When I married, we were only able to have two children survive infancy. So, we made room for not one more, but three. We adopted a sibling set of three little ones. Noelle was 3, Nichelle was 20 months and Lane was 7 months. We made it work. It was never easy and continues to be difficult with their special needs. My parents had set the example for me that there was always room for one more. There was room for three more in both our home and our hearts.

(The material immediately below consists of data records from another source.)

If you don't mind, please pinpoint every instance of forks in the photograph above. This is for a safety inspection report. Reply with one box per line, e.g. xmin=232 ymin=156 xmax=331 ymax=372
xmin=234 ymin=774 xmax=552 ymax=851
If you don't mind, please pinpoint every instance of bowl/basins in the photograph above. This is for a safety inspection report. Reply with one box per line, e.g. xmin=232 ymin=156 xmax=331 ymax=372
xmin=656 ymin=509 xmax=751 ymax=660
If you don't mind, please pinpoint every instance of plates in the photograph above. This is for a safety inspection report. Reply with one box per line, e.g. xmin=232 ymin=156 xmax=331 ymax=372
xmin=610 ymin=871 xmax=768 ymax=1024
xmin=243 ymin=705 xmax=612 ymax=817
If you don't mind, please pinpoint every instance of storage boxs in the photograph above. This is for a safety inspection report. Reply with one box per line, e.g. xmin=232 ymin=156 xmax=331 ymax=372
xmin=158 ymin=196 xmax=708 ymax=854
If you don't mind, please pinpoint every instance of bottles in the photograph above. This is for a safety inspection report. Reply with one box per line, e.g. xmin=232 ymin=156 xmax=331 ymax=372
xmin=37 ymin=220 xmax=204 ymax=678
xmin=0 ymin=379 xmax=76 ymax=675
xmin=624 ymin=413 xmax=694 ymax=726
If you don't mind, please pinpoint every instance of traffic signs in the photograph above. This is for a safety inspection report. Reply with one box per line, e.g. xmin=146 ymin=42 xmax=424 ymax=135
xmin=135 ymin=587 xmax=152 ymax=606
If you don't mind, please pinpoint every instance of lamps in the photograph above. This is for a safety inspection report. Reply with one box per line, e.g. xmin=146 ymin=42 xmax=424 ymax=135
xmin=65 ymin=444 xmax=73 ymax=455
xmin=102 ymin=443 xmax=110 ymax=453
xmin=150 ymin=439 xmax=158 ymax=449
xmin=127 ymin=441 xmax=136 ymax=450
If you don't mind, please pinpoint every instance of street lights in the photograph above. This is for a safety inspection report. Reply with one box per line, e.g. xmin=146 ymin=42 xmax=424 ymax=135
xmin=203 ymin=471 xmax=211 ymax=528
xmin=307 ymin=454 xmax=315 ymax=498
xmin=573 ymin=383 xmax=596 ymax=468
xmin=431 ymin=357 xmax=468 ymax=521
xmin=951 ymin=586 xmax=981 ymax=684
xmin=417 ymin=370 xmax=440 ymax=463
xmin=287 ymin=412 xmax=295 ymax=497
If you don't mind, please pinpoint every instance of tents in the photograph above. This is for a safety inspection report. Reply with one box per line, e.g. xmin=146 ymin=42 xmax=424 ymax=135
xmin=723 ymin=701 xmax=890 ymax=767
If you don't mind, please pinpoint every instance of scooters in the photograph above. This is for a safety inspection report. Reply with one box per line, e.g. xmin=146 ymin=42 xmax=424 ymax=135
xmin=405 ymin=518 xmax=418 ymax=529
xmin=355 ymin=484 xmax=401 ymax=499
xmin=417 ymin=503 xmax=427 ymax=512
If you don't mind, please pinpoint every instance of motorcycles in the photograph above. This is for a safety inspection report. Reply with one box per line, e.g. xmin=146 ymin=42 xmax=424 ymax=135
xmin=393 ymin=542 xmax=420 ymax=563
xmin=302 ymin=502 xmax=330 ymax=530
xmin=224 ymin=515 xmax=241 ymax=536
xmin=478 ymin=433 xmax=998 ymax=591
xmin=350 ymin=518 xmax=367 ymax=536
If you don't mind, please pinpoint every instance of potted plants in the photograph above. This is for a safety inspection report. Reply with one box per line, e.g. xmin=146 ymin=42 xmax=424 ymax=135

Years later, my husband and I took in a beautiful black girl.  After being kicked out, Jules lived in her car. She was a friend of our daughter Nichole’s. Because she was baptized in the church, Jules had been kicked out by her unhappy parents. We made room by putting the three youngest children in one room to allow Jules to have her own. She gratefully finished her Senior year with us. I thought of my friend Phil and how he had spent his final months of his senior year with my family. My parents had made room for one more, and now we were doing the same for our daughter’s friend their senior year. Jules too, became family.

An Open and Loving Heart

I am grateful for a loving and caring set of parents who always made room in their home and in their hearts for one more, and at times more than one. They already had five children of their own. We weren’t wealthy, and it was a sacrifice. The church and county did not give monetary support. They made room, stretched meals and accepted strangers into their happy home who became friends and then became family.

I watched my parents as they clothed and fed the needy and the poor. They loved the difficult and the disrespectful. They brought laughter back into haunted eyes, and appreciated differences and cultural variances. My sweet parents truly lived the caption on the poster that There’s Always Room for One More. Because of them I too have made room for more.

Doesn’t our Father in Heaven always have room for us in His heart? He always makes room for us, no matter how scraggly, frightened or awkward we are. No matter what we’ve done. So, I try to follow in my parent’s footsteps, and in His, and Always Make Room for One More. Shouldn’t we all?